» **Text segment**
Start of Block

Friday, 4 November 2011

Are your villains too sympathetic?

I find unremittingly evil villains boring. Take Voldemort, for instance - what does he get out of life, what motivates him? What does he do in the long winter evenings? He must, surely, get fed up with thinking up ways of being nasty to people and gaining world domination 24/7. Doesn't he ever fancy going out for a pizza and a film?

I tend to err on the other side. In my first novel, Torbrek...and the Dragon Variation,  the baddie Skardroft became so sympathetic I had to introduce a further baddie, Corfe, who as a torturer was hard to like. But I have to say, in the sequel, I feel sorry for Corfe as he attempts to continue his evil ways after suffering well-deserved head injuries...

There is an interesting discussion on this topic on Kindleboards. The suggestions of how to make your baddie sympathetic, but still evil, are so insightful I'm going to quote them here:
  • My current WIP is a fantasy, and my villain became so cool, charismatic, and *sympathetic* that he was dominating the whole story! The problem was - I think - that we had too much of his POV.  We saw too much of his thoughts and related to him too strongly.  I went back and either cut his POV scenes, or rewrote them from another POV. And suddenly - voilĂ  - he became scary again.  He's still a very charismatic villain, but he's clearly a villain. Sandra Miller
  • I always get into the heads of my villains and yes, their self-justification can be surprisingly effective. I wouldn't consider this a drawback, however. A richly drawn, slightly sympathetic villain is a wonderful detail to include in your novel. Michael Wallace
  • Sympathetic is fine; what is important is fear. The reader might understand and even sympathize with a villain but when that villain is in the same room as the protagonist there needs to be fear, uncertainty about what that villain might do. It's that fear and uncertainty in the heart of the reader that makes a villain effective and if the villain is also sympathetic that's even better. KM Johnson-Weider
  • To create a good villain, you have to be willing to completely, utterly, irrevocably damage the lives of characters you love. Otherwise, you're just having guys wave around guns with blanks instead of bullets. David Dalglish
  • The uncertainty has to be there.  I think what I need to do now is make something happen to throw the readers the other way again.  So you thought you understand this person? Think again! Several people have commented that it's best to keep the villain off-stage as well, at least initially.   The monster in the shadows is scarier than the one you can see, as long as you also see the bodies strewn around. Masha DuToit
I think I'm getting better at writing convincing but dislikeable villains. One reviewer commented about Sir Peter Ellis in Replica: ' the oily and cold-blooded boss is totally believable'. That'll do me.

End of Block

» **Data segment**
Start of Block

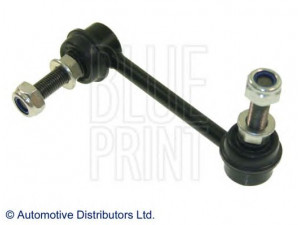 BLUE PRINT ADN18580 šarnyro stabilizatorius 
 Ašies montavimas/vairavimo mechanizmas/ratai -> Stabilizatorius/fiksatoriai -> Savaime išsilyginanti atrama
54618-AL501, 54618-AL502, 54668-AL510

End of Block

In the post on sympathetic villains, begin at the words "Are your villains" and stop after "and a film?", then reproduce that passage with "Voldemort" changed to "Sauron". The material isn't needed for this exercise.

Are your villains too sympathetic?

I find unremittingly evil villains boring. Take Sauron, for instance - what does he get out of life, what motivates him? What does he do in the long winter evenings? He must, surely, get fed up with thinking up ways of being nasty to people and gaining world domination 24/7. Doesn't he ever fancy going out for a pizza and a film?